Clara a 10 ans et ne peut ni marcher ni parler parce qu'elle est née avec
une paralysie cérébrale. Dans son malheur, elle a eu un peu de chance.
Son père est un informaticien qui a quitté son emploi afin de développer
une application qui lui permet de communiquer.
« La communication est le besoin le plus fondamental d’un être humain », explique Carlos Pereira, en précisant pourquoi il a développé le logiciel qui donne une voix à sa fille. « Maintenant, je sais tellement de choses sur ma fille, sur ce à quoi elle pense, sur ce dont elle est capable. Elle a été en mesure de nous montrer ses compétences en mathématiques. Je veux qu’elle puisse prouver sa valeur en tant qu’individu productif. »
M. Pereira a développé l’application Livox qui utilise des algorithmes spéciaux pour interpréter les troubles moteurs, cognitifs et visuels, ainsi que l’apprentissage automatique pour prédire et comprendre ce que la personne pourrait vouloir ou ce dont elle pourrait avoir besoin.
Options intelligentes
Prenez l’aptitude de toucher une icône sur une tablette, par exemple. Les personnes ayant une déficience motrice ne touchent pas l’écran comme les personnes valides ; elles peuvent y toucher avec toute leur main, faire traîner leurs doigts et faire des contacts involontaires fréquents. L’algorithme absorbe la manière spécifique dont une personne appuie sur la tablette et commence automatiquement à compenser les erreurs.
Le logiciel peut également prédire quels sont les besoins ou les mots susceptibles d’être utilisés dans une variété de situations. On peut par exemple demander : « Que voulez-vous pour le petit-déjeuner ? ». Livox comprend la question et affiche un certain nombre d’options parmi les plus fréquentes, en général sous forme d’icônes à toucher qui émettent une voix audible si nécessaire. À l’école, le logiciel peut entendre la question d’un enseignant et proposer à l’élève une sélection pertinente de réponses parmi lesquelles faire un choix. Plus Livox est utilisé par une personne en particulier, plus l’appli la comprend et peut prédire la réponse souhaitée.
En concevant son produit, Carlos Pereira a passé du temps avec des centaines de personnes différentes ayant des besoins spécifiques dans un centre de réadaptation au Brésil. Il compte maintenant plus de 20 000 utilisateurs, dont beaucoup sont atteints de la trisomie 21, d’autisme, de paralysie cérébrale ou de sclérose en plaques. Et l’application peut adapter ses interfaces pour les personnes qui ne peuvent pas lire, voir ou comprendre les concepts abstraits.
Communication dynamique
Livox a deux autres avantages clés : il est bon marché et rapide.
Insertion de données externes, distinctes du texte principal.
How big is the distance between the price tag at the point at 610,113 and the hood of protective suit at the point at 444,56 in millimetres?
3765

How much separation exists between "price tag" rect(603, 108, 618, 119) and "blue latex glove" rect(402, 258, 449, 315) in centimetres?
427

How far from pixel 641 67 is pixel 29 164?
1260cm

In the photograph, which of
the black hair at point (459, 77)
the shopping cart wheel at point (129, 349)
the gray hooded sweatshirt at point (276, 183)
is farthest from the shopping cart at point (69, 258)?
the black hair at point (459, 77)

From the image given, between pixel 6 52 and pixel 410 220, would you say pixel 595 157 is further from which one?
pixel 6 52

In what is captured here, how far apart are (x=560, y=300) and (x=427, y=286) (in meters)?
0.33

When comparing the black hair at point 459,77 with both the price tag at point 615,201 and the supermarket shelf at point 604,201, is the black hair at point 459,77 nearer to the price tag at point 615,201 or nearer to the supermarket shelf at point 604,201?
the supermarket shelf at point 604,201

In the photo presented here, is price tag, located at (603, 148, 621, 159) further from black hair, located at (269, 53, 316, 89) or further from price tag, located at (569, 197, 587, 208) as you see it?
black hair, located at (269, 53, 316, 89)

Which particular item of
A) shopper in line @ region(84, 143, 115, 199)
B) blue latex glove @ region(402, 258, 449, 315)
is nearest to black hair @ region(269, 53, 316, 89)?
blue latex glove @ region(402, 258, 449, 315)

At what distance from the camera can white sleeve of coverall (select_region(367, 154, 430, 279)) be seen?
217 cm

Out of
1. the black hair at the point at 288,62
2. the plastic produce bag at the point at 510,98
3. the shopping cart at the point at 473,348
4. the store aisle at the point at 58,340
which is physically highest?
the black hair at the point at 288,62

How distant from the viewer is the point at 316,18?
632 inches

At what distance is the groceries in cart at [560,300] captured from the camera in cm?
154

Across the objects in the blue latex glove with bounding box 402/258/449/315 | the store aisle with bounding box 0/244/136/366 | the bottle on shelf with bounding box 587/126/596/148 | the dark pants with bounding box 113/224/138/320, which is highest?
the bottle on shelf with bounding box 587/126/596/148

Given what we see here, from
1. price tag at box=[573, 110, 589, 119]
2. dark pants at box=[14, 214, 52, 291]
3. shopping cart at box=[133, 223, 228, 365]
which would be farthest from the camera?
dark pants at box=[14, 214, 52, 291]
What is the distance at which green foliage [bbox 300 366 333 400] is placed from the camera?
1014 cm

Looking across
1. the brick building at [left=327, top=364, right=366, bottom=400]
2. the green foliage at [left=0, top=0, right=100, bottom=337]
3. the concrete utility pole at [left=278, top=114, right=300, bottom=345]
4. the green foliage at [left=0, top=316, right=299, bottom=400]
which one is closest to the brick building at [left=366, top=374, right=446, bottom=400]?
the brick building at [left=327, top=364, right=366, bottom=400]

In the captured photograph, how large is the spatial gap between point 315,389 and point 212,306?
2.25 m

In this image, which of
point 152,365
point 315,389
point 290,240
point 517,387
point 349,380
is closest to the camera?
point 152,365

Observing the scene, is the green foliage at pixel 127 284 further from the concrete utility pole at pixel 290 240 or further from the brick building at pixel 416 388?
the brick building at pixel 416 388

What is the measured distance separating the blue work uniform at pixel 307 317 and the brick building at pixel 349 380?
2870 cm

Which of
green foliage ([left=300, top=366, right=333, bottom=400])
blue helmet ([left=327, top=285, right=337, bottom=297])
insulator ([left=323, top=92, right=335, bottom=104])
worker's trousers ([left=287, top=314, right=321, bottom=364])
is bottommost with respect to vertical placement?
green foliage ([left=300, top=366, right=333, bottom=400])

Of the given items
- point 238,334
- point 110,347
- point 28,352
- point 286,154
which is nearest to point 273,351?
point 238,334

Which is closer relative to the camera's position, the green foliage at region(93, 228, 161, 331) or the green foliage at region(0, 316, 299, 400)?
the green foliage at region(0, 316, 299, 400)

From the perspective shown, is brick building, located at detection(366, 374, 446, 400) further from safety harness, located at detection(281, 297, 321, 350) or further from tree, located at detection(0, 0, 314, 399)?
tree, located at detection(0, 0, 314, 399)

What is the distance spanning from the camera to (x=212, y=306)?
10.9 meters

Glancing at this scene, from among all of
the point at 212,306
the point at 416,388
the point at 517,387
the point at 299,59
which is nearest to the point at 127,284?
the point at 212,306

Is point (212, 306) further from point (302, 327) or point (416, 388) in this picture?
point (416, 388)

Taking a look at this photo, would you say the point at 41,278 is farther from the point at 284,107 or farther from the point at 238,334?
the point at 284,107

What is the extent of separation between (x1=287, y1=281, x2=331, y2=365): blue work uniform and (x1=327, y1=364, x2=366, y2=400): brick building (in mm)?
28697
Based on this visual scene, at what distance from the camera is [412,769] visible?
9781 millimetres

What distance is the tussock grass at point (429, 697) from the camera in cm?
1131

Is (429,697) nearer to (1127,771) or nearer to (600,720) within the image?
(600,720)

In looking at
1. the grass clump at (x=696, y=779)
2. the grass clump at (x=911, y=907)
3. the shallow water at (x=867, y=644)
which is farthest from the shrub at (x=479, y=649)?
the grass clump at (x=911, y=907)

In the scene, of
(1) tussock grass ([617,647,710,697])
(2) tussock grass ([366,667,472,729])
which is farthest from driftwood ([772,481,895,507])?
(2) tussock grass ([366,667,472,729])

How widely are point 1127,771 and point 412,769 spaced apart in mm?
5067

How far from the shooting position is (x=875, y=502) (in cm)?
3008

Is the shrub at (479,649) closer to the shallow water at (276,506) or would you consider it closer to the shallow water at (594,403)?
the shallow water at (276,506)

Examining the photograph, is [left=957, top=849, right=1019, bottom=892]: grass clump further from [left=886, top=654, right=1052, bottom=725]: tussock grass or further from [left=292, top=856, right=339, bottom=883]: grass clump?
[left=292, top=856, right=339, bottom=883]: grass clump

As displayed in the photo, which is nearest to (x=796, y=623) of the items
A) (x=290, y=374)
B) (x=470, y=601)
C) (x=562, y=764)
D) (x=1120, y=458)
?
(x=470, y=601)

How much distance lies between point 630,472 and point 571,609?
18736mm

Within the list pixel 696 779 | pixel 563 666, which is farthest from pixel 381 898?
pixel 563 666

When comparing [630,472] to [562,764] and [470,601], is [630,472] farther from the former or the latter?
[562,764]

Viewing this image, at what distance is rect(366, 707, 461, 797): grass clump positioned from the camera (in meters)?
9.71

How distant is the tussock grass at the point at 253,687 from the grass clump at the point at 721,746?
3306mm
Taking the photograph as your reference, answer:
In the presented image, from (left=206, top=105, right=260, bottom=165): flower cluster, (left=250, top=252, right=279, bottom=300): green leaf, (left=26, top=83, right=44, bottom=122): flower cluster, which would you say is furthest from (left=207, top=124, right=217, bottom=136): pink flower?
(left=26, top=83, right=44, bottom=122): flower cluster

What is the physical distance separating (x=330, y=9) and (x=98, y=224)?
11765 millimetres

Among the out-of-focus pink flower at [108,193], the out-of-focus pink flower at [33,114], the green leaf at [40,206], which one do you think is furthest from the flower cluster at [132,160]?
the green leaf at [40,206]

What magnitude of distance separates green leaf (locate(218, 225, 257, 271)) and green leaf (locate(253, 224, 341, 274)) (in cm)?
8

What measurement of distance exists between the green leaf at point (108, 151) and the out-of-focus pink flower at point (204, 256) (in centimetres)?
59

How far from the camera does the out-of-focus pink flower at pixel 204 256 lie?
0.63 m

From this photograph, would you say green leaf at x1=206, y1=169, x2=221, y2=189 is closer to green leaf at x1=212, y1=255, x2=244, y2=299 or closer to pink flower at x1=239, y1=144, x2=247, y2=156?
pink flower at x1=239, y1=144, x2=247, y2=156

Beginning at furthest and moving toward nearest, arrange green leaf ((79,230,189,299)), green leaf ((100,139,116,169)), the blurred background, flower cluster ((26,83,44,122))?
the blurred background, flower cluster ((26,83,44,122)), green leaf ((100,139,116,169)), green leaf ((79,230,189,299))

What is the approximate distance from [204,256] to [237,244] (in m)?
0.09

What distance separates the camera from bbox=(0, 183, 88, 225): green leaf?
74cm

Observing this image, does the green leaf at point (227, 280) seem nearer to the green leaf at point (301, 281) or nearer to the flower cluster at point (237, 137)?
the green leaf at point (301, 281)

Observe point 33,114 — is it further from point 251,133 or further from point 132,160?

La vitesse est incroyablement importante dans la communication dynamique. Le physicien britannique Stephen Hawking, qui souffre d’une maladie des neurones moteurs, utilise l’un des systèmes les plus sophistiqués au monde pour générer ses paroles. Un minuscule mouvement musculaire dans la joue du professeur Hawking est détecté par un interrupteur infrarouge attaché à ses lunettes de lecture, à travers lequel il peut sélectionner quelques lettres. Il peut alors sélectionner un mot, construire une phrase et enfin l’envoyer au synthétiseur vocal. Mais c’est un processus lent, et le professeur Hawking lui-même a parlé de l’énorme patience qui lui était nécessaire.
Le coût des appareils de communication est souvent prohibitif sans assurance maladie. L’un des principaux fournisseurs américains facture 10 000 $ ses appareils de communication vocale, tandis qu’un appareil contrôlé par les yeux coûte environ 17 000 $. Une licence pour Livox, quant à elle, ne coûte que 250 $ et est compatible avec la majorité des tablettes.
Un public mondial
La volonté affichée par Carlos Pereira de voir son application devenir accessible à tous ceux qui en ont besoin a conduit la Fondation Schwab pour l’entrepreneuriat social et Folha de São Paulo à le sélectionner comme Entrepreneur social de l’année 2017 pour le Brésil.
Les gens peuvent comprendre la frustration de ne pas pouvoir communiquer, concède-t-il, quand ils ont un oncle qui a eu un accident vasculaire cérébral ou s’ils connaissent un enfant atteint d’autisme.
« Mais ce que je veux que les gens comprennent vraiment, c’est que les personnes handicapées sont capables de choses et peuvent être des individus productifs », s’enthousiasme-t-il quand on l’interroge sur ce qu’il attend de la réunion annuelle du Forum économique mondial à Davos en 2018.
«Je veux persuader les gens qu’il nous faut construire une société plus équitable.»
Pour l’amour de Clara, espérons qu’il réussira.